Extracto de la página:
● ● ● ●

Y ante este estado, más terrible en lo mental que en lo moral, al borde de un desenlace caótico, de una locura juvenil colectiva, contagiosa y endémica, la necedad, también colectiva, de andar pensando en poner dique —¿quién pone barreras al campo?— a la avalancha de constituir la revolución. Tengo que repetirlo: o el régimen acaba con esta Constitución, o ella acaba con él. Una noción pedantesca de la legalidad y otra disparatada de la soberanía de la representación popular. ¡Soberanía! “¡El Estado somos nosotros, los representantes populares!” “¡El mundo es mi representación!”, que dijo el soberano filósofo pesimista alemán. Nadie toque a su obra. La Cámara soberana, haciendo Estado con soberanas vaciedades “de toda clase”. ¡Ojo con tocar a su obra, que si no la revolución! A la locura de las masas que se dice representadas, responde la tontería de la masa representativa.
Y luego se habla a tontas y a locas de desencadenar la revolución. Como si no se les hubieran ido de las manos las cadenas, si es que en ellas las tuvieron, y no más bien ciñéndoles los cuellos. Las verdaderas revoluciones se desencadenan ellas solas, y los pueblos no las hacen, las padecen. Son una epidemia de epilepsia, mal comicial, morbo sagrado. ¿Democracia? ¿Pero dónde el “demo” y dónde la “cracia”? Y el que se lamente de no poder contener algo es que él no supo, no quiso o no pudo contenerse antes. La revolución verdadera es sobrehumana —o subhumana, lo mismo da—, sea con hoz y martillo o con haz y porra. Es la trágica. La otra, la de escuadra y compás jurídicos, la constituyente, pura comedia. ¿Forjar con leyes constitucionales una España nueva, cortando la historia? No sirve confundir la dirección del oleaje, que la lleva el viento, con la dirección del curso del río, que sigue la pendiente y que puede ser contraria a la otra.

● ● ● ●

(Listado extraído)
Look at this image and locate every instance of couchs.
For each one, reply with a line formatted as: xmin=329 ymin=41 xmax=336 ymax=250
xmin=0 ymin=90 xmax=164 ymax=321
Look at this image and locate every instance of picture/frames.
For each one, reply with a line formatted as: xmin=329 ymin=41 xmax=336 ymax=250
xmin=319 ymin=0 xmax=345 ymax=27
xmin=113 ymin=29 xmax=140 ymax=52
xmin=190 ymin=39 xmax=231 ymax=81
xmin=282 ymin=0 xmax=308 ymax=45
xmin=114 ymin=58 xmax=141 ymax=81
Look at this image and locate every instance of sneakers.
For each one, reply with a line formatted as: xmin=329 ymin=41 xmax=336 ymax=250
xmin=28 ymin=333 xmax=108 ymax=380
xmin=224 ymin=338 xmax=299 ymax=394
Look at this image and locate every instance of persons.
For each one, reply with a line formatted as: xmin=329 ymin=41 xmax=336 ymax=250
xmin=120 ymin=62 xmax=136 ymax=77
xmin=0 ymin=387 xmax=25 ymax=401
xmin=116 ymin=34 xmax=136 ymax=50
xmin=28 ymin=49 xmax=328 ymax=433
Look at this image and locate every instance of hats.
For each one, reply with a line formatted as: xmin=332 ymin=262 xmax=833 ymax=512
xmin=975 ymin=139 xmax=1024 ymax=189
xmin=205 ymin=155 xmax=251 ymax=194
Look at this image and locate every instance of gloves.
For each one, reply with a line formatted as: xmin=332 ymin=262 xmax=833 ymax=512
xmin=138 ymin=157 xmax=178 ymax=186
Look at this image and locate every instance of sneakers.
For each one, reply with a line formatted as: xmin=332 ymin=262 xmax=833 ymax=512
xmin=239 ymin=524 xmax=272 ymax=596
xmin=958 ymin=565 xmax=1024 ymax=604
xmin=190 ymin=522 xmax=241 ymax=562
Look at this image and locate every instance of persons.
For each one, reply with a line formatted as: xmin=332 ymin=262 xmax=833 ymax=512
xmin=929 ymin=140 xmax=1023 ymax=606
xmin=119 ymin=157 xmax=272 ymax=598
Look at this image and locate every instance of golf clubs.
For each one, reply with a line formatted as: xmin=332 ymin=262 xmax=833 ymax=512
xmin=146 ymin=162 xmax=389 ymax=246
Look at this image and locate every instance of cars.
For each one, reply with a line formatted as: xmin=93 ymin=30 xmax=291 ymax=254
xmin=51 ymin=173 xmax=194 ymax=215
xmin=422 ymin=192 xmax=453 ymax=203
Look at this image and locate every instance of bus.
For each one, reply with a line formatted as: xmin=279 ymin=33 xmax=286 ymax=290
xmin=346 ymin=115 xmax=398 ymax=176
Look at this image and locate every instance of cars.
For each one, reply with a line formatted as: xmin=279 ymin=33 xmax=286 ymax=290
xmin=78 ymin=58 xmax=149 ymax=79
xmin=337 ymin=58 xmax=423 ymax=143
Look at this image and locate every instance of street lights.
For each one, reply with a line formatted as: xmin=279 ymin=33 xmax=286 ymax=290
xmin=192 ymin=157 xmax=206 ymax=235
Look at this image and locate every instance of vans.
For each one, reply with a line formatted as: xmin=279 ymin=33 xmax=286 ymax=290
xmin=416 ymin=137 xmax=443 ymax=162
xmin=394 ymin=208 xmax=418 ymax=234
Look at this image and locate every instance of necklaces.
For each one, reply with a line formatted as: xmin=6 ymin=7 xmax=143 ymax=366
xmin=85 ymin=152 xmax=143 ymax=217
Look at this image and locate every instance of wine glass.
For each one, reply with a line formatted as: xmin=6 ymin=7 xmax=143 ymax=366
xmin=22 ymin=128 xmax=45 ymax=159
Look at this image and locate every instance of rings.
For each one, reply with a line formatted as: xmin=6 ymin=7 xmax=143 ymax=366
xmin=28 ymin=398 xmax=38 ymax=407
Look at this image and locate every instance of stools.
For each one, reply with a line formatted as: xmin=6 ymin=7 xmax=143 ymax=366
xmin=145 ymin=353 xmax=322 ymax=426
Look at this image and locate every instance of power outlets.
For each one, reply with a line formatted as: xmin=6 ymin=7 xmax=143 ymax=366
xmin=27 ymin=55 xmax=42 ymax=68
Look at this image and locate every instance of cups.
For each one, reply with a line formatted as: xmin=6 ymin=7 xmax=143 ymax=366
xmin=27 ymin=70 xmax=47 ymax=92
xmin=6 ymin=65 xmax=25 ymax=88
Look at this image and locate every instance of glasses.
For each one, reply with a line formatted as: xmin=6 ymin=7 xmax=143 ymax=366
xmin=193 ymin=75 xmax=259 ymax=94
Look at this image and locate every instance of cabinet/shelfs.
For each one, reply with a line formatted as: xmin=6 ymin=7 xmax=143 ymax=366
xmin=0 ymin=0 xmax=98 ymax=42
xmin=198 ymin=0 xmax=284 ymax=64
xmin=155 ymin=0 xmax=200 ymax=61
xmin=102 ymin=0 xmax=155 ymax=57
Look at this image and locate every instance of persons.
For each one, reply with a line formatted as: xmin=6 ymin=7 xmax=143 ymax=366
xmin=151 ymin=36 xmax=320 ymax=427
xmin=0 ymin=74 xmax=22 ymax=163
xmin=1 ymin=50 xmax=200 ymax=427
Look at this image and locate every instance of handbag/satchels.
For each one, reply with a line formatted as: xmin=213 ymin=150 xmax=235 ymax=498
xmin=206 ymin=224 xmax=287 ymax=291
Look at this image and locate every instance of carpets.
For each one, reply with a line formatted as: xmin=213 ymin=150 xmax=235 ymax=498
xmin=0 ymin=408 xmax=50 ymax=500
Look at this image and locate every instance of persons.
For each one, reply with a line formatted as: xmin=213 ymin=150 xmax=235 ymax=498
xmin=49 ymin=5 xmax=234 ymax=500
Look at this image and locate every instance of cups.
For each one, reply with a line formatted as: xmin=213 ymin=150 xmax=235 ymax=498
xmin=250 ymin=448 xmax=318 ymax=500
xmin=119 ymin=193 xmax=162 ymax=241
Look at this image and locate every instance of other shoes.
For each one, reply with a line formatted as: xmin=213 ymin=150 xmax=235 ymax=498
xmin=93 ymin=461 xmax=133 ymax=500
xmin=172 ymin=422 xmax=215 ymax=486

● ● ● ●

Tareas:
[a] ¿Concuerdan con el fragmento sobre la revolución estas afirmaciones? Responde sí o no a cada una y cita las palabras exactas del fragmento que lo deciden: (i) los pueblos son quienes hacen las verdaderas revoluciones; (ii) la revolución constituyente se presenta como pura comedia; (iii) el régimen y la Constitución pueden seguir conviviendo.
[b] Continúa el fragmento sobre la revolución a partir de su última oración.
El listado no tiene relación con el fragmento sobre la revolución.

Respuestas por tarea:
[a]
(i) No: «los pueblos no las hacen, las padecen».
(ii) Sí: «La otra, la de escuadra y compás jurídicos, la constituyente, pura comedia».
(iii) No: «o el régimen acaba con esta Constitución, o ella acaba con él».

[b]
¿Salida? Acaso la de que la conciencia nacional española recobre la conciencia —conciencia de conciencia, refleja— de su propio destino, soterrada en el hondón de la historia, de la tradición, y enturbiada por todos y no en menor parte por los sedicentes y presuntos —a menudo presuntuosos— tradicionalistas. Salida que sería una entrada, ocaso para un orto en otro mundo. Y ello sería nuestro Renacimiento, marrado, cortado, entre el siglo XVI y el XVII, o mejor nuestra Revida.
El verdadero Renacimiento germánico, marrado, interrumpido en el siglo XVI por la guerra de los treinta años y la paz de Westfalia, lo llevaron a cabo, en el tránsito del XVIII al XIX, no Federico el Grande, sino Kant y Goethe; no la política, sino la filosofía y la poesía. Y la religión. Y aquí las aguas ideales del Guadiana espiritual —¡lagunas manchegas de Ruidera, visión quijotesca!— volverían a aflorar, páramo adelante, derrotero al océano universal humano. Y quién sabe si, como Vasco de Gama, Colón, Balboa, Magallanes, ibéricos que descubrieron, ciñéndola, la redondez del mundo físico, geográfico, otros ibéricos, navegantes del alma universal, habrán de descubrir la redondez y formación de un nuevo mundo espiritual, psicográfico. Aquéllos, navegantes del océano terrestre, dieron la mano a Copérnico, navegante del océano celeste.
¡Ay, pobre España nuestra! ¡Cuándo podrá decir un día ante el anuncio del ángel de la Historia: “He aquí una sierva del Señor; sea en mí según tu palabra”!